>> begin Data for this task

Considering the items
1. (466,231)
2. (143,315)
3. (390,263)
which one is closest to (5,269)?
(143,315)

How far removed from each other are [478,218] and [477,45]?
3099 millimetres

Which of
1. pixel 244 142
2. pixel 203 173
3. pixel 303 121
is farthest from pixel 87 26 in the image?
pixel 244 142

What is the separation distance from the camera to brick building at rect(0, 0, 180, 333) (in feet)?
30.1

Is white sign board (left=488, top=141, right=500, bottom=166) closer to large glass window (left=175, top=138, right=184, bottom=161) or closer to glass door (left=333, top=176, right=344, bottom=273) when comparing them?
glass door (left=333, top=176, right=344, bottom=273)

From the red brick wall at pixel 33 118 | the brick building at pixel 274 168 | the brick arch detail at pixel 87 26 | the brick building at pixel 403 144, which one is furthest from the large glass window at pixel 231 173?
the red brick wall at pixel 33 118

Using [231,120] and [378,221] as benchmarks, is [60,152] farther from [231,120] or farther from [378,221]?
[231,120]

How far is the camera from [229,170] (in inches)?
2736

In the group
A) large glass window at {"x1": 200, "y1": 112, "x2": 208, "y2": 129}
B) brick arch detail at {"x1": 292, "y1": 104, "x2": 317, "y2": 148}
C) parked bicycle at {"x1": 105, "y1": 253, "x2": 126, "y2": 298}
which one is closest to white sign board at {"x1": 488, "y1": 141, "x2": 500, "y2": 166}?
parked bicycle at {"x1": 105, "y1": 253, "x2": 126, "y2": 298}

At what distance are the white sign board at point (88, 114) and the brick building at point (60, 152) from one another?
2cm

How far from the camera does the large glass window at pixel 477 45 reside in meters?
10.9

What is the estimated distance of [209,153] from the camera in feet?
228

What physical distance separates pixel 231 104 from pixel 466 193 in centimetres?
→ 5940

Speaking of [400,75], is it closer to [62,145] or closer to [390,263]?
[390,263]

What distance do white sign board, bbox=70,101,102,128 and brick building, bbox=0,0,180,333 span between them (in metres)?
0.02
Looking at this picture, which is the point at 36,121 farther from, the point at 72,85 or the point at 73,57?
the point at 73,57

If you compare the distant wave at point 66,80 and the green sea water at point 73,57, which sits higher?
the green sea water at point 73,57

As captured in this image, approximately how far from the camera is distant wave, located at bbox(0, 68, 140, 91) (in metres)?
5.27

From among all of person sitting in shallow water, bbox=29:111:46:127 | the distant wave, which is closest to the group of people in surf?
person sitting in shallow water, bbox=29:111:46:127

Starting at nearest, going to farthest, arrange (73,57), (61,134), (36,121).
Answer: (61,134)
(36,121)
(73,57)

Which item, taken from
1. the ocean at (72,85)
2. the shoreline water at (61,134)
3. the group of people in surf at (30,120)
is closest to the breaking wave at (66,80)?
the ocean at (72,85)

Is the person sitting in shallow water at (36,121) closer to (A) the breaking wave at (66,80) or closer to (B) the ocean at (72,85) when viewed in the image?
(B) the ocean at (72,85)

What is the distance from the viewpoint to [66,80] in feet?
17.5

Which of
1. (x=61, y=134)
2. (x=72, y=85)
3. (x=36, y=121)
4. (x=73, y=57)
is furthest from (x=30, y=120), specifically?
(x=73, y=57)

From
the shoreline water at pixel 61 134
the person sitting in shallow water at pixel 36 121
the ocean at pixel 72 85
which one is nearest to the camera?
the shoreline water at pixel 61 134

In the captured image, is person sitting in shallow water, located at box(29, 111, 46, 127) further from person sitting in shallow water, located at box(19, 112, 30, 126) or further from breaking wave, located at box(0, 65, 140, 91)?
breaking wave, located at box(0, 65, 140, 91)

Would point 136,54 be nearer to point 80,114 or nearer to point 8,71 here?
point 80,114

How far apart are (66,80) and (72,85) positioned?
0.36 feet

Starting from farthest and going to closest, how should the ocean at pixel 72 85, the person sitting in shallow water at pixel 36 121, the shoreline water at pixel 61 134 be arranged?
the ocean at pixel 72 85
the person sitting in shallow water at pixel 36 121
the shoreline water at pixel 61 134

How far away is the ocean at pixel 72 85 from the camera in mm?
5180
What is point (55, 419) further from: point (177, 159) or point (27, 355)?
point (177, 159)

>> end Data for this task

Instructions for the task :: Please convert the entries from the line containing "How far apart" through the end of the entries into a two-column CSV with the headers input and output, one row per entry. Put its text under input and its answer under output, each in a single quoted field with line breaks replaced by spaces.

Problem solution ::
input,output
"How far apart are (66,80) and (72,85) positioned?","0.36 feet"
"Starting from farthest and going to closest, how should the ocean at pixel 72 85, the person sitting in shallow water at pixel 36 121, the shoreline water at pixel 61 134 be arranged?","the ocean at pixel 72 85 the person sitting in shallow water at pixel 36 121 the shoreline water at pixel 61 134"
"How far away is the ocean at pixel 72 85 from the camera in mm?","5180"
"What is point (55, 419) further from: point (177, 159) or point (27, 355)?","point (177, 159)"